It has always been at the service of human beings, with the exception of wild horses that lived and live in groups in the forests. I can imagine that such archetypal images emerged in Caramelo's mind, in those hours of loneliness and fear, sleeping standing up as horses do. But surely, with a certain pride, they remembered that they, the horses, carried out the first globalization, as they were in all parts of the planet, making distances closer and more accessible.
Finally, possibly in Caramelo's mind the figure of the human being who always used him and who became an aggressor, hostile to the rhythms of nature, devastating goods and services essential for life appeared. The result of this behavior caused climate change, now irreversible, which is at the basis of the tragedy that claimed lives and so many material and cultural assets.

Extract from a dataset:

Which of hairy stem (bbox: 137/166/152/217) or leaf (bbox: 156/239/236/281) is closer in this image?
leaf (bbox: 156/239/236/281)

He himself is being victimized, along with his dog and cat brothers. Caramelo, heir to the experiences of his race, must have felt this.
He, in his spirit, would have asked himself: have compassion, solidarity and love in human beings become extinct? When he saw boats approaching to save him, his mind cleared. He realized that there was still solidarity and compassion in them. That's why they moved to get me safely off this roof. Such figures probably appeared in his spirit.
Caramelo was rescued, under great difficulties and risks. He received the essential water and necessary food. May it serve as a lesson for us not to lose hope. As he was saved, we humans can also save ourselves.